Political Law

Sandoval Notes – Political Law Part III Executive Department – Powers of the President

  1. Ma. Evelyn S. Abeja was a municipal mayor. She ran for reelection but lost. Before she vacated her office, though, she extended permanent appointments to fourteen new employees of the municipal government. The incoming mayor, upon assuming office, recalled said appointments contending that these were “midnight appointments” and, therefore, prohibited under Sec. 15, Art. VII of the 1987 Constitution. Should the act of the new mayor of recalling said appointments on the aforestated ground be sustained?

 

Held: The records reveal that when the petitioner brought the matter of recalling the appointments of the fourteen (14) private respondents before the CSC, the only reason he cited to justify his action was that these were “midnight appointments” that are forbidden under Article VII, Section 15 of the Constitution. However, the CSC ruled, and correctly so, that the said prohibition applies only to presidential appointments. In truth and in fact, there is no law that prohibits local elective officials from making appointments during the last days of his or her tenure. (De Rama v. Court of Appeals (353 SCRA 94, Feb. 28, 2001, En Banc [Ynares-Santiago])

 

 

  1. Distinguish the President’s power to call out the armed forces as their Commander-in-Chief in order to prevent or suppress lawless violence, invasion or rebellion, from his power to proclaim martial and suspend the privilege of the writ of habeas corpus. Explain why the former is not subject to judicial review while the latter two are.

 

Held: There is a clear textual commitment under the Constitution to bestow on the President full discretionary power to call out the armed forces and to determine the necessity for the exercise of such power. Section 18, Article VII of the Constitution, which embodies the powers of the President as Commander-in-Chief, provides in part:

 

The President shall be the Commander-in-Chief of all armed forces of the Philippines and whenever it becomes necessary, he may call out such armed forces to prevent or suppress lawless violence, invasion or rebellion. In case of invasion or rebellion, when the public safety requires it, he may, for a period not exceeding sixty days, suspend the privilege of the writ of habeas corpus, or place the Philippines or any part thereof under martial law.

 

The full discretionary power of the President to determine the factual basis for the   exercise of the calling out power is also implied and further reinforced in the rest of Section 18, Article VII x x x.

• _Information supplied_:

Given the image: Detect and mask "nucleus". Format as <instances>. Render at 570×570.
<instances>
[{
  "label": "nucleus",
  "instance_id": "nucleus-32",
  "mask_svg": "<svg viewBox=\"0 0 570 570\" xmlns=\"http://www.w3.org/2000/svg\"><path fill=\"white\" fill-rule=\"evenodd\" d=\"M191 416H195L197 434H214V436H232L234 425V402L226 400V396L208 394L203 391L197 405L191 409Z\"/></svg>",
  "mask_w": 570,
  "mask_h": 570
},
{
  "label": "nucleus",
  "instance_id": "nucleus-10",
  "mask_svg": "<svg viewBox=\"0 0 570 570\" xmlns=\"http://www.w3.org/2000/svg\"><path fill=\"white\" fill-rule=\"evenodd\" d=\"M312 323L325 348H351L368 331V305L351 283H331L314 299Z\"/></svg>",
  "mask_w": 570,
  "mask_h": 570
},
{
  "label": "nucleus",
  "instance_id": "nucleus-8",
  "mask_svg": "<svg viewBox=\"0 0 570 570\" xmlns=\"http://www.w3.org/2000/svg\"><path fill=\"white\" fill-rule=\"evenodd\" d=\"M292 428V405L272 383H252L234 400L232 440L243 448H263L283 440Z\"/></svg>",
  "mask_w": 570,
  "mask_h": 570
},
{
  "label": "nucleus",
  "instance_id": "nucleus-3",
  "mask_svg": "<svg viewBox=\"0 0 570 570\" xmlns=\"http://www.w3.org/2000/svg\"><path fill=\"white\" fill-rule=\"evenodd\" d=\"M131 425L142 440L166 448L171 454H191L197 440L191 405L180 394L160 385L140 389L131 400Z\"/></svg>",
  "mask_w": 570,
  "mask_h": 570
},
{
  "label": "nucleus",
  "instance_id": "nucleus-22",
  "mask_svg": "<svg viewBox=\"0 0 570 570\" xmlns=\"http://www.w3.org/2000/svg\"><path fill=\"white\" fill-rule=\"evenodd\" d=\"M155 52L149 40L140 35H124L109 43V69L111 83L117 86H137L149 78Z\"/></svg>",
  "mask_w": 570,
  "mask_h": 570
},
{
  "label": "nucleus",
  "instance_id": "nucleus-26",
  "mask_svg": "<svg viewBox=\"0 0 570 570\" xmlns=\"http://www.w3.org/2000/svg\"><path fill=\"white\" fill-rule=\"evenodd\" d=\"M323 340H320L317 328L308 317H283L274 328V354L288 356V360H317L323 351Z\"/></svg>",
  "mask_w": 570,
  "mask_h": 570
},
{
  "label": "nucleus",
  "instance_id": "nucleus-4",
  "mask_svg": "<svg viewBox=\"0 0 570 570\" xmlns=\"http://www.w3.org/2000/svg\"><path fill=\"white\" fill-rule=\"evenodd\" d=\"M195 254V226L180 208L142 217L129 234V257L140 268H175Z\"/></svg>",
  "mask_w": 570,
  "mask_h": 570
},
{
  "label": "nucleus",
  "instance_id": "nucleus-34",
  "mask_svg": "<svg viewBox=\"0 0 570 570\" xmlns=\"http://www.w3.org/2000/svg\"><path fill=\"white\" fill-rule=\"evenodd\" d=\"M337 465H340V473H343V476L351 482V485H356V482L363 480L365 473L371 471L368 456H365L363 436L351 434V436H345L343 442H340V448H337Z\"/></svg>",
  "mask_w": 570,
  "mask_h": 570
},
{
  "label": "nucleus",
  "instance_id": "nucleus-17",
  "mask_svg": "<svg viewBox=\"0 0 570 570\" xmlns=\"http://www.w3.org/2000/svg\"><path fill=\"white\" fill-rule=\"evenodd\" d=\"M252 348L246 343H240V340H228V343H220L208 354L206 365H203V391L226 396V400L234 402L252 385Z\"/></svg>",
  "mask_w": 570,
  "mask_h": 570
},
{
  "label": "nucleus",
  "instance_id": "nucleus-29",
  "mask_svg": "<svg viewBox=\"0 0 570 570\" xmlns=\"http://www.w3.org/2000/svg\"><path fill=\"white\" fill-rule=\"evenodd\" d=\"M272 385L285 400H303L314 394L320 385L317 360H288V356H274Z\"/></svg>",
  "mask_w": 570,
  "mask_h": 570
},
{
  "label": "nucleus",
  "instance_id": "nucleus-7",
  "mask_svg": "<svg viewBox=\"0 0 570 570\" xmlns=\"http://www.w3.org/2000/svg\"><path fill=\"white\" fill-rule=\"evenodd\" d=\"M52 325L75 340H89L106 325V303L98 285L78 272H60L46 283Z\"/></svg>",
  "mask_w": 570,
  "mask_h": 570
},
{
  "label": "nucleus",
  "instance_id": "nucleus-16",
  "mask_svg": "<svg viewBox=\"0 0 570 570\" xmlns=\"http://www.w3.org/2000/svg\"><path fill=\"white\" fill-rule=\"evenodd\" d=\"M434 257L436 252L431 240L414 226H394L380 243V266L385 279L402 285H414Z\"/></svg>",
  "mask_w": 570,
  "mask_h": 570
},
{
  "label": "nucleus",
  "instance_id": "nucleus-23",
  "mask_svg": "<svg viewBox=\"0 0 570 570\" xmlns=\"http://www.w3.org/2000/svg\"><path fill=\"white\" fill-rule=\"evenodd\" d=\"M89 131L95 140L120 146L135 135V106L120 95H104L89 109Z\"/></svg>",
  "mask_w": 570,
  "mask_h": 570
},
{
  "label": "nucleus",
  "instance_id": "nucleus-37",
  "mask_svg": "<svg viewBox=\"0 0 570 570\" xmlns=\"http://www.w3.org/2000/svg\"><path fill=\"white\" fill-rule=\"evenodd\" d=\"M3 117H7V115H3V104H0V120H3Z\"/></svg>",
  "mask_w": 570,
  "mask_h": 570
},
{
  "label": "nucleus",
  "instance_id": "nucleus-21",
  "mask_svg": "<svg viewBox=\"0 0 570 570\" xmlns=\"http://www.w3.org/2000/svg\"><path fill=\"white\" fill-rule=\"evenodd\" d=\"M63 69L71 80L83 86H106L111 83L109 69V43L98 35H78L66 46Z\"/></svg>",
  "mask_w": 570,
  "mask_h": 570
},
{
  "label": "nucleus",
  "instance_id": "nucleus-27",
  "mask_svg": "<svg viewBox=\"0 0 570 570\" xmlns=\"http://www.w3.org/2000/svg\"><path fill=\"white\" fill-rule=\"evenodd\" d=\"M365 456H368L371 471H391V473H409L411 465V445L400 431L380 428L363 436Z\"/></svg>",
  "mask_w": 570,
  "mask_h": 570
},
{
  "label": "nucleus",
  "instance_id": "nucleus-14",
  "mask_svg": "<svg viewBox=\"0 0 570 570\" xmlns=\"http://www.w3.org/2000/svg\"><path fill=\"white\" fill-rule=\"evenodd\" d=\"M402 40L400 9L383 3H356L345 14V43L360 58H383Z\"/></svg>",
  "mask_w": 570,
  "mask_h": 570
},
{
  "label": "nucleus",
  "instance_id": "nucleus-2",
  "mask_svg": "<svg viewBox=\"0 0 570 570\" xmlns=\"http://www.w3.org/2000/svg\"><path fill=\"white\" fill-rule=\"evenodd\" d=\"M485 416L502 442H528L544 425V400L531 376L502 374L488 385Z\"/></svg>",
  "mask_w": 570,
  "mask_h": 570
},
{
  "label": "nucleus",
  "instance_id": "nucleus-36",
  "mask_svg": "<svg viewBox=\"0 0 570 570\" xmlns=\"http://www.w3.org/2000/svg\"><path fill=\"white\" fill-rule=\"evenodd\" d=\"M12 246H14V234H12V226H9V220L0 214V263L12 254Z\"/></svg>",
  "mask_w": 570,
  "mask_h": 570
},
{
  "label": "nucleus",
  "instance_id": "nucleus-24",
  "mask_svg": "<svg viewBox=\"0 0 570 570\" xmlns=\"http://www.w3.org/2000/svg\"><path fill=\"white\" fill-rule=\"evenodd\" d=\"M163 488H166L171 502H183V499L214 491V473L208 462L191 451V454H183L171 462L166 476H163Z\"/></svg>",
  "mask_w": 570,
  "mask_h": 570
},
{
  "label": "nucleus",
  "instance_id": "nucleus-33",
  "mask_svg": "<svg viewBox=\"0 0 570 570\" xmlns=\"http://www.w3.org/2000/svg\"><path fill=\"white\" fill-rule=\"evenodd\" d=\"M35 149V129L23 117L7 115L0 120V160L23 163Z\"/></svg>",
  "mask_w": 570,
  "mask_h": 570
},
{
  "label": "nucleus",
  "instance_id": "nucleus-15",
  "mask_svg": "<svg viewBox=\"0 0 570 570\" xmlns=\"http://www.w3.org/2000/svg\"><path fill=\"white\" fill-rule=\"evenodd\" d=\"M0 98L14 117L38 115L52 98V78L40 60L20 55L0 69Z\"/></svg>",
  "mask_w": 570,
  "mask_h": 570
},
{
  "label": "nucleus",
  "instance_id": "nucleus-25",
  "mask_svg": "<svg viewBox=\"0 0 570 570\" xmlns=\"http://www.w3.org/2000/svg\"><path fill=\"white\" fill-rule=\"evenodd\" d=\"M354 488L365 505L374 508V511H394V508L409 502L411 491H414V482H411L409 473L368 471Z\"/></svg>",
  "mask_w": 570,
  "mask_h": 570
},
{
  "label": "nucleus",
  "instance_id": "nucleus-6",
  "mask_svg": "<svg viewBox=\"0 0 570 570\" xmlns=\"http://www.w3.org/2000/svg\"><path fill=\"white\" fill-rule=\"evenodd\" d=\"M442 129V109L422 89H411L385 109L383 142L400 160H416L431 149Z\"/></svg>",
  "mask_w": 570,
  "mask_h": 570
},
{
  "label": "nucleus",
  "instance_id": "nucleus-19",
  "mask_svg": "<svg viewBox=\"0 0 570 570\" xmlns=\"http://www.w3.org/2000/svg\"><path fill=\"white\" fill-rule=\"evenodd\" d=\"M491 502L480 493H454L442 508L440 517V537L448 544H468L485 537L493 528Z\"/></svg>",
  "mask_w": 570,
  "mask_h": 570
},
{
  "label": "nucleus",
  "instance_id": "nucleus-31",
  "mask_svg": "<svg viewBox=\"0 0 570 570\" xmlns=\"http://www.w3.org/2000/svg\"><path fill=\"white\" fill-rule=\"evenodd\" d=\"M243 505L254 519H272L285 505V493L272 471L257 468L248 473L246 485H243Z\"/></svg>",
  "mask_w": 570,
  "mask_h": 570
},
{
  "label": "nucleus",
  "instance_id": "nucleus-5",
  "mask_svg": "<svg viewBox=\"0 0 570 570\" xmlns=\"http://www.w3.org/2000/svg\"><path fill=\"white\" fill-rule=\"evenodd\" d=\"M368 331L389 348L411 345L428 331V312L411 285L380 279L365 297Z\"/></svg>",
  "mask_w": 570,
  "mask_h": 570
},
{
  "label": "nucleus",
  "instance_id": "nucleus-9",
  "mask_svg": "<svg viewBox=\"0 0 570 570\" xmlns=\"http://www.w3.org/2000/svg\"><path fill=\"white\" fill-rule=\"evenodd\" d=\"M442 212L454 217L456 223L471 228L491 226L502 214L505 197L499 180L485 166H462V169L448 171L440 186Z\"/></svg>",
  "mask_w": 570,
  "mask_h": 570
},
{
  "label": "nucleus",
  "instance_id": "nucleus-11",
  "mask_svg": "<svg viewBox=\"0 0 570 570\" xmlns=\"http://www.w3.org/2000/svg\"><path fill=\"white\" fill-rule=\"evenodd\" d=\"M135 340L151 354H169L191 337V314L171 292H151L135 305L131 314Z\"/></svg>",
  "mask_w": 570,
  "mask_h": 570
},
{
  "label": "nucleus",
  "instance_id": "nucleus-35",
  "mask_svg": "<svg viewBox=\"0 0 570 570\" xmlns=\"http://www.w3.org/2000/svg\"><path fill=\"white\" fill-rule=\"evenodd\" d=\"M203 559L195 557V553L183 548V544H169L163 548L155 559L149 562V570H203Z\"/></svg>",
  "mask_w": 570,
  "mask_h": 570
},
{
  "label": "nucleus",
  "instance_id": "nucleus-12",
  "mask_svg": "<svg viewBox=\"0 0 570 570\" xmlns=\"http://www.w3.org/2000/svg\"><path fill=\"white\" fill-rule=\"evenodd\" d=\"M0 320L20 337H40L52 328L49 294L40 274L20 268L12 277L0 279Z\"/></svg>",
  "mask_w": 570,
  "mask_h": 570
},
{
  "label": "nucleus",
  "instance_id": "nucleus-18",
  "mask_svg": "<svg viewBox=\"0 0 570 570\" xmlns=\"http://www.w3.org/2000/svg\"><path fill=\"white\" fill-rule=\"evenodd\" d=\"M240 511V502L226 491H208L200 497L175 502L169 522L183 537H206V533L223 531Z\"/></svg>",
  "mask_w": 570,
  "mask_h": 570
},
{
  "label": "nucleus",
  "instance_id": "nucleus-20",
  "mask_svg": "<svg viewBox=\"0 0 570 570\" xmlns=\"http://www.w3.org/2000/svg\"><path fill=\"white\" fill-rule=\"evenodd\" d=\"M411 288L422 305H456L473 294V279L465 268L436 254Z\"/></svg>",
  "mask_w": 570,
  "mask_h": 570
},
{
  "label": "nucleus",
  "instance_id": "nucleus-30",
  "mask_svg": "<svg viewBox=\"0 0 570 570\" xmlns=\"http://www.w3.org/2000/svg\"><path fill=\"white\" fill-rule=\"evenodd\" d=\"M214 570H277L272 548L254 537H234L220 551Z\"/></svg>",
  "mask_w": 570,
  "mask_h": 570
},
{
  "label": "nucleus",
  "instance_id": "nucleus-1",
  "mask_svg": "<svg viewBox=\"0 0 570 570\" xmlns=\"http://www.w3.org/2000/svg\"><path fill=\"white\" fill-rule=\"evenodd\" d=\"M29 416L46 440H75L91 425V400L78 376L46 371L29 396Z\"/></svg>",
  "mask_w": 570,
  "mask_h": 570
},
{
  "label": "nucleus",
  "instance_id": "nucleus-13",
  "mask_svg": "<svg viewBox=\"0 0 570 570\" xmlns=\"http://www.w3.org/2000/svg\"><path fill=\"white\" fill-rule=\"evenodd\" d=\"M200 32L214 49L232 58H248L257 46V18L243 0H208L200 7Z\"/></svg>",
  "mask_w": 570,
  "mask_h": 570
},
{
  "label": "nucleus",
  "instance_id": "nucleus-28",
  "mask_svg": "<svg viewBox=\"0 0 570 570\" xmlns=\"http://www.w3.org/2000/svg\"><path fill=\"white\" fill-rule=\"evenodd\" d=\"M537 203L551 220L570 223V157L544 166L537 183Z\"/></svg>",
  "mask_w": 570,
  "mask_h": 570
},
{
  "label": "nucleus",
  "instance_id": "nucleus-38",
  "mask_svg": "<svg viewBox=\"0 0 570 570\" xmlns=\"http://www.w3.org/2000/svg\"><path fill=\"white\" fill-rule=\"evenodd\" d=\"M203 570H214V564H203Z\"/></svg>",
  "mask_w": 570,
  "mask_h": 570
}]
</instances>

• _Objectives_:
1 > In the Political Law notes, list every situation that the quoted constitutional passage says the President may call out the armed forces to prevent or suppress.
2 > Write the next part of the Political Law notes, picking up right after their last sentence.

• _Task results_:
1 >
- Lawless violence
- Invasion
- Rebellion

2 >
 

Under the foregoing provisions, Congress may revoke such proclamations (of martial law) or suspension (of the privilege of the writ of habeas corpus) and the Court may review the sufficiency of the factual basis thereof. However, there is no such equivalent provision dealing with the revocation or review of the President’s action to call out the armed forces. The distinction places the calling out power in a different category from the power to declare martial law and the power to suspend the privilege of the writ of habeas corpus, otherwise, the framers of the Constitution would have simply lumped together the three powers and provided for their revocation and review without any qualification. Expressio unios est exclusio alterius. X x x. That the intent of the Constitution is exactly what its letter says, i.e., that the power to call is fully discretionary to the President, is extant in the deliberation of the Constitutional Commission x x x.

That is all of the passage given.